Most of those above steps are going to be a waste of your time, so pick and choose which ones seem relevant to your issue.

When I see "Windows Cannot find any Networks", or "try switching your wireless mode on" the first thing I think of is that you are using an integrated wireless adapter and it is switched off. Have you checked for that when you get either of those messages?

I understand that on Toshibas the switch is low on the front of the laptop, and the LED to indicate status is Red for on. There may also be a software switch (utility).


----------



## chilakilez

Whenever i turn the switch off, and turn it back on again, then it's when it appears "Windows Cannot find any Networks" if i don't turn it off it remains connected to the network under "Limited Connectivity". 
And indeed, there is a Toshiba utility, same results whenever i turn it off and on.
Somehow there is something that works just restarting the laptop.


----------



## TerryNet

What operating system?


----------



## JohnWill

Download and run this Xirrus Wi-Fi Inspector, paste a screen shot of the main screen here.

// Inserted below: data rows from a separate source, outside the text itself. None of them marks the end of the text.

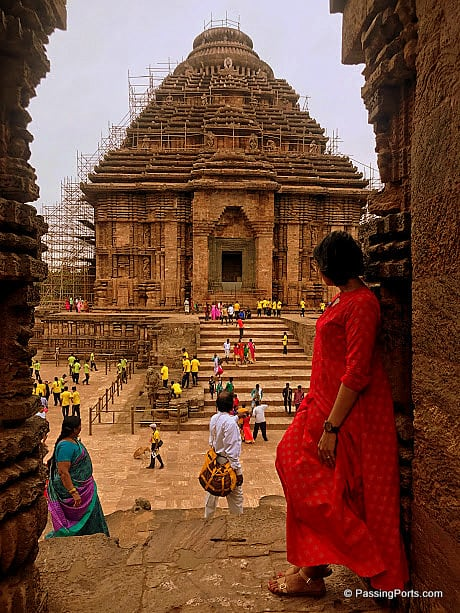 Konark Temple in Odisha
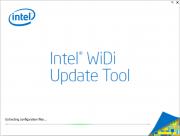 IntelのWiDi Update Tool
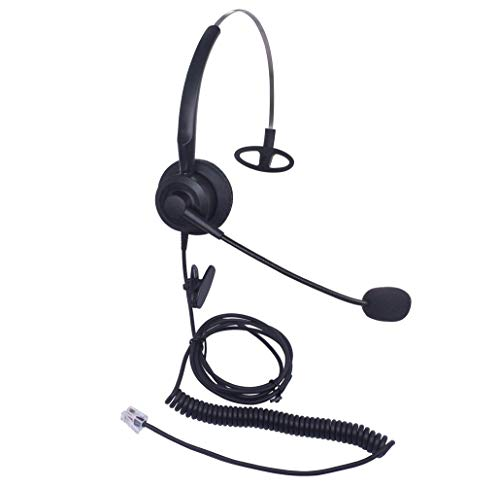 Audicom H200CSB Mono Call Center Headset headphone with Mic for Cisco Unified Telephone IP Phones 7931G 7940 7941 7942 7945 7960 7961 7962 7965 7970 and Plantronics M10 MX10 Vista Modular Adapters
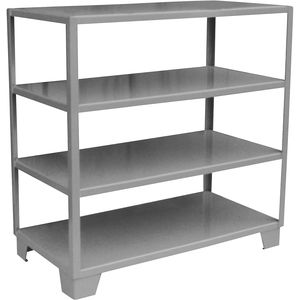 Shelving Unit - Open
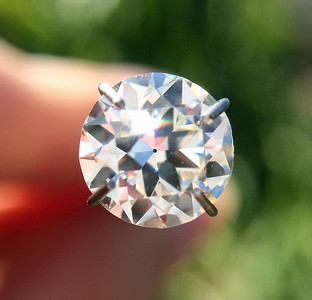 1.21ct Old European Cut Diamond GIA J, VS1 OEC
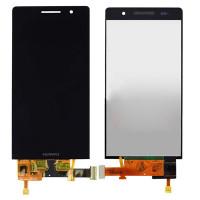 Thay màn hình Huawei P6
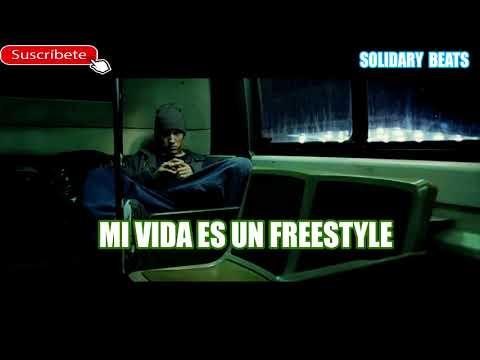 Nueva pista de rap  2018 -  Mi vida es un freestyle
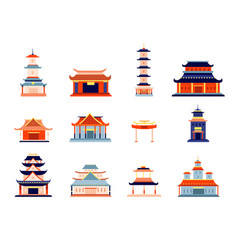 asian style buildings chinese temple building vector image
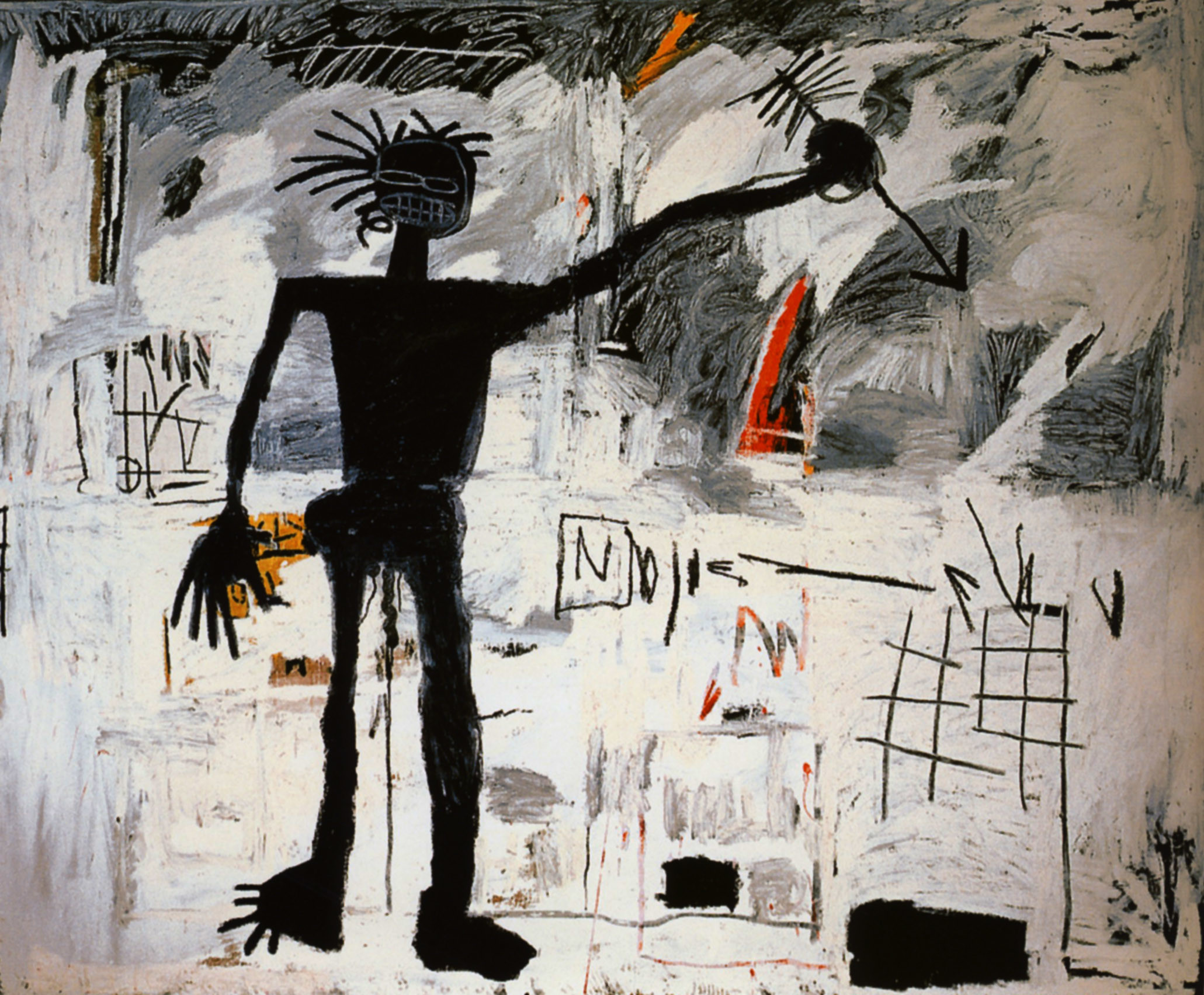 Jean Michel Basquiat Wallpaper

To post a screen shot of the active window, hold the _*Alt*_ key and press the *PrtScn* key. Open the Windows PAINT application and _*Paste*_ the screen shot. You can then use PAINT to trim to suit, and save it as a JPG format file. To upload it to the forum, open the full reply window and use the _*Manage Attachments*_ button to upload it here.


----------



## chilakilez

it's Windows Vista Home Premium / SP2 and will do post the screenshot asap, thanks guys


----------



## TerryNet

> Drivers are updated ...


You have the latest wireless driver from Toshiba's web site, right? Intel warns that sometimes the motherboard or PC manufacturer makes changes to their drivers to make them work in the particular system.


----------